## Records for this exercise:
○ ○ ○
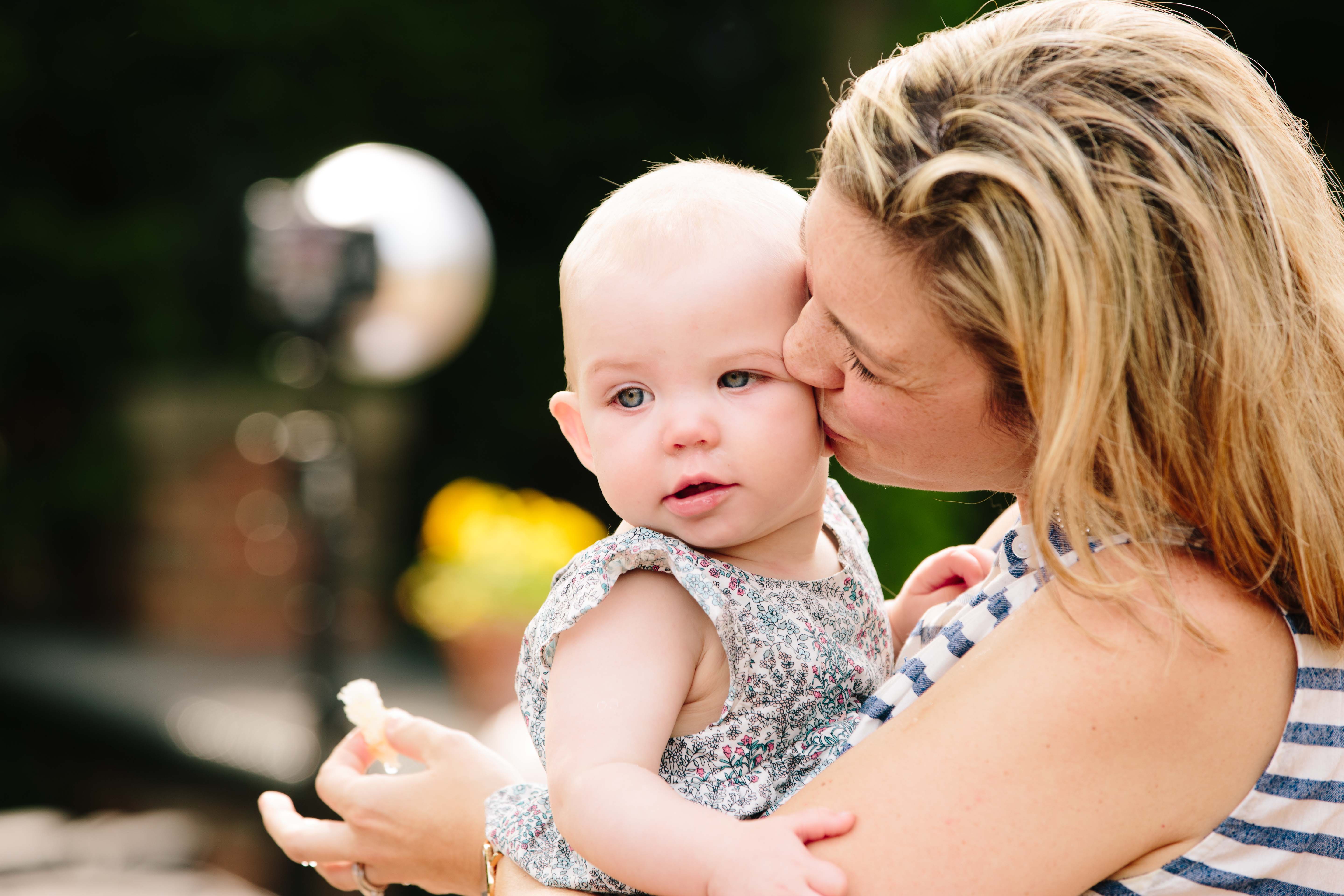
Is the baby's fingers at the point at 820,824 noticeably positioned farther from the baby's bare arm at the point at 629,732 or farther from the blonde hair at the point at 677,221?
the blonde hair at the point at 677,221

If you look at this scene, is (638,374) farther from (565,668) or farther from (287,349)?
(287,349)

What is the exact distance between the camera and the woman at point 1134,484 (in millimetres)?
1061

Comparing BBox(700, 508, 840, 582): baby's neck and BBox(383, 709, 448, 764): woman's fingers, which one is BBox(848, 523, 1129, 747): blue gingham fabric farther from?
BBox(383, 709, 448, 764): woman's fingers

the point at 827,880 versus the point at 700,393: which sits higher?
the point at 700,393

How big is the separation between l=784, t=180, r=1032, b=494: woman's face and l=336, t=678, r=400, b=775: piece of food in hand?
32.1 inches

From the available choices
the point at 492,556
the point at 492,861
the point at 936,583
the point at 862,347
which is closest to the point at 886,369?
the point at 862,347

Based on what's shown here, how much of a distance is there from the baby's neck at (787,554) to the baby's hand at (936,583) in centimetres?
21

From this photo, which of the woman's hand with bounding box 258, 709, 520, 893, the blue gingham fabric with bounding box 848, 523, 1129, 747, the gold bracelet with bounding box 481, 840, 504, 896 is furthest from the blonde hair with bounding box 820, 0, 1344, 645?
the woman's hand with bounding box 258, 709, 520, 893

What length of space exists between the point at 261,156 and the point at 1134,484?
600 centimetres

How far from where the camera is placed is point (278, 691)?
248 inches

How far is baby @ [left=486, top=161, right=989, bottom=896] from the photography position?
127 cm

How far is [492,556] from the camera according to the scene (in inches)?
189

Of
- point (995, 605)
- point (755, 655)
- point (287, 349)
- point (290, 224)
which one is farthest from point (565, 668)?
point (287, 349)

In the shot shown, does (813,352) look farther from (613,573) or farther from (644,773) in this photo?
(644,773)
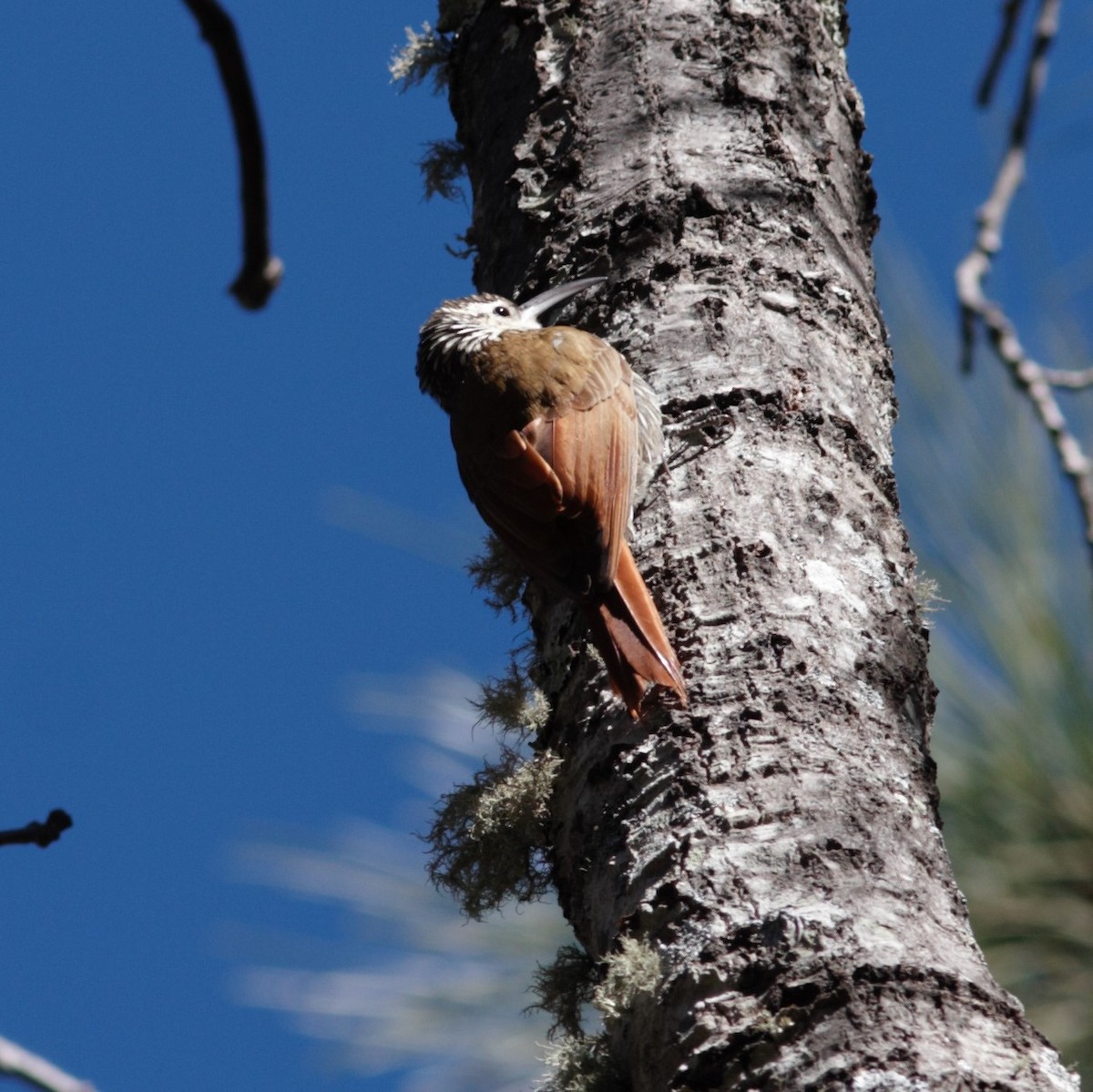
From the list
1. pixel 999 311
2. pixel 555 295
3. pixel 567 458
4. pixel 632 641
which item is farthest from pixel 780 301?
○ ○ ○
## Problem requirements:
Render the entries from the line containing "How big is the" up to and including the line containing "600 centimetres" as a JSON array of strings, one string per line, omitting blank lines.

## Solution to the problem:
[
  "How big is the separation between l=784, t=180, r=1032, b=494: woman's face and l=336, t=678, r=400, b=775: piece of food in hand?",
  "32.1 inches",
  "From the available choices",
  "the point at 492,556",
  "the point at 492,861",
  "the point at 936,583",
  "the point at 862,347",
  "which is closest to the point at 886,369?",
  "the point at 862,347",
  "Based on what's shown here, how much of a distance is there from the baby's neck at (787,554) to the baby's hand at (936,583) in centimetres?",
  "21",
  "From this photo, which of the woman's hand with bounding box 258, 709, 520, 893, the blue gingham fabric with bounding box 848, 523, 1129, 747, the gold bracelet with bounding box 481, 840, 504, 896 is furthest from the blonde hair with bounding box 820, 0, 1344, 645?",
  "the woman's hand with bounding box 258, 709, 520, 893",
  "What length of space exists between the point at 261,156 and the point at 1134,484?",
  "600 centimetres"
]